Dive Brief:
- The Commercial Vehicle Safety Alliance (CVSA) on Monday announced it would phase in its enforcement of the electronic logging device (ELD) mandate, which enters into force Dec. 18, 2017.
- The alliance of local, state, provincial, territorial and federal commercial motor vehicle safety officials said they will not enforce the mandate's out-of-service criteria until April 1, 2018, in order to provide the industry time to adjust to new rules.
- However, the announcement does not delay the rule's enforcement altogether. The CVSA said officials will issue citations for lack of equipment beginning in December and continue to mark vehicles out of service for other hours-of-service violations.
Dive Insight:
The Commercial Vehicle Safety Alliance's decision to delay marking non-compliant vehicles out of service until 2018 quells fears of a trucking industry capacity crunch.
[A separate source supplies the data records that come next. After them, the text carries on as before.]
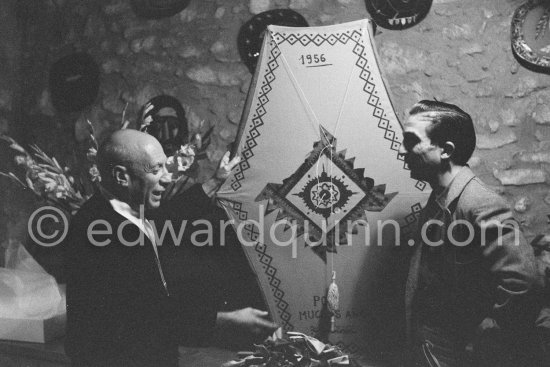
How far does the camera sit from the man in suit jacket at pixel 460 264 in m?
1.50

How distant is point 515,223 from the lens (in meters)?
1.53

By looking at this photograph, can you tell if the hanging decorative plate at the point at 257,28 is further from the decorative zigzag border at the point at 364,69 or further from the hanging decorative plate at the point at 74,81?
the hanging decorative plate at the point at 74,81

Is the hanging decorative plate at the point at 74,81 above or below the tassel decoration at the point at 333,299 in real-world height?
above

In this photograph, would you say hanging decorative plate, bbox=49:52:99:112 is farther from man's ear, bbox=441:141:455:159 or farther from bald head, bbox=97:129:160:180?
man's ear, bbox=441:141:455:159

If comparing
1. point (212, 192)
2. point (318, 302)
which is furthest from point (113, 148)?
point (318, 302)

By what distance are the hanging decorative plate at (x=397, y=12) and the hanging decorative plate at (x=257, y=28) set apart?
10.2 inches

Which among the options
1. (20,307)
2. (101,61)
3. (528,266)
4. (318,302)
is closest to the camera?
(528,266)

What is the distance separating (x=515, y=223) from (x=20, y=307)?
183 centimetres

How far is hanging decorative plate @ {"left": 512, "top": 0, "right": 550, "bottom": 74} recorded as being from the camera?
5.27 ft

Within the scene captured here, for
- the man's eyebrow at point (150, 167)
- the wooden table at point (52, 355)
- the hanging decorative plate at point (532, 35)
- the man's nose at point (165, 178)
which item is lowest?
the wooden table at point (52, 355)

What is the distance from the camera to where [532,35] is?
161cm

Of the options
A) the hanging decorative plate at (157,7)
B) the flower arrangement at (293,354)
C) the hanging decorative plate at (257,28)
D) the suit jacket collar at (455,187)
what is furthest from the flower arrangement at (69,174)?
the suit jacket collar at (455,187)

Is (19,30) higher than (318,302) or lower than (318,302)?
higher

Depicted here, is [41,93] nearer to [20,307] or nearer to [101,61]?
[101,61]
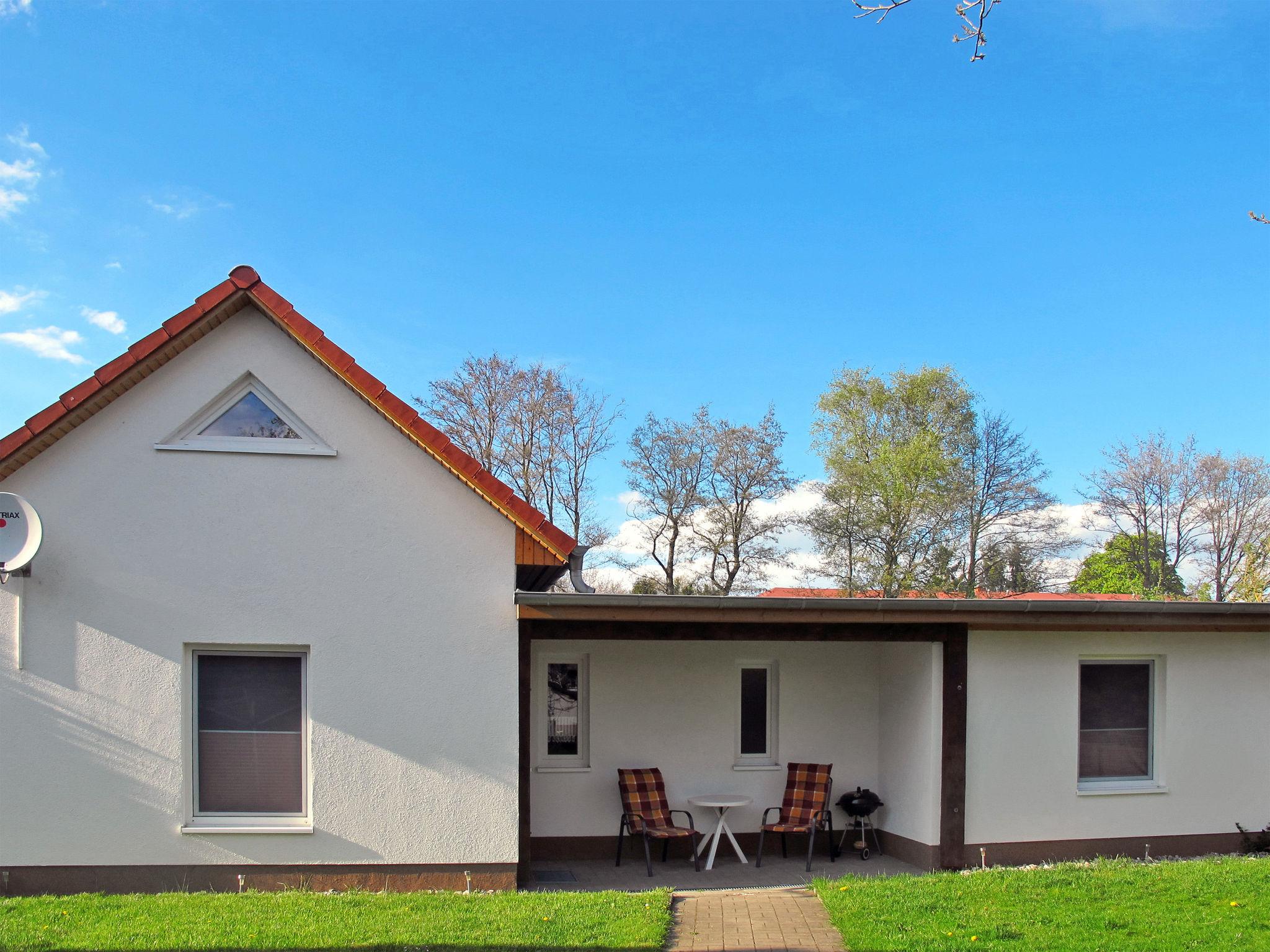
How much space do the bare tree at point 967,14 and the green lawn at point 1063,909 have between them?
5411mm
Rumors of a capacity crunch and a sudden spike in freight rates has circulated around the coming ELD mandate for months. Talk of as much as a 20% increase in costs as well as a wholesale abandonment of the business by independent drivers uninterested in following the mandate has created uncertainty about the results of enforcement once it begins in December. Fearing for a shortage of drivers to handle this year's seasonal peak, fleet managers are hiring early and offering better work-life balance terms.
Yet, while no one really knows what the real outcome will be, many of these fears were based on the assumption regulatory enforcement would hit the industry in a sudden manner. Hearing these concerns, the CVSA chose a more tempered approach to enforcement to "help motor carriers that have not prepared for the ELD requirement," according to a letter sent to the Federal Motor Carrier Safety Administration justifying the CVSA's decision.
"Setting a new April 1, 2018 effective date for applying the ELD OOSC will provide the motor carrier industry, shippers and the roadside enforcement community with time to adjust to the new ELD requirement with minimal disruption to the delivery of goods," the Alliance wrote. "CVSA member jurisdictions have used this phased in approach in the past when implementing a significant change in regulatory requirements."
The decision should help avoid a sudden capacity crunch, both in December and in April. Yet, side effects of the new rule — such as an exodus of truckers — continue to be a threat. A recent FleetOwner report reveals 11% of truckers remain non-compliant due to the cost burden of adopting ELDs, and just 53% of survey respondents are fully ready for the rule.
However, metadata collected by Truckstop.com and analyzed by FTR in their weekly Trans4Cast suggests shows more trucking companies are entering the market than leaving. Last week, the industry saw more than 1,300 new entrants. Could the scare be overblown?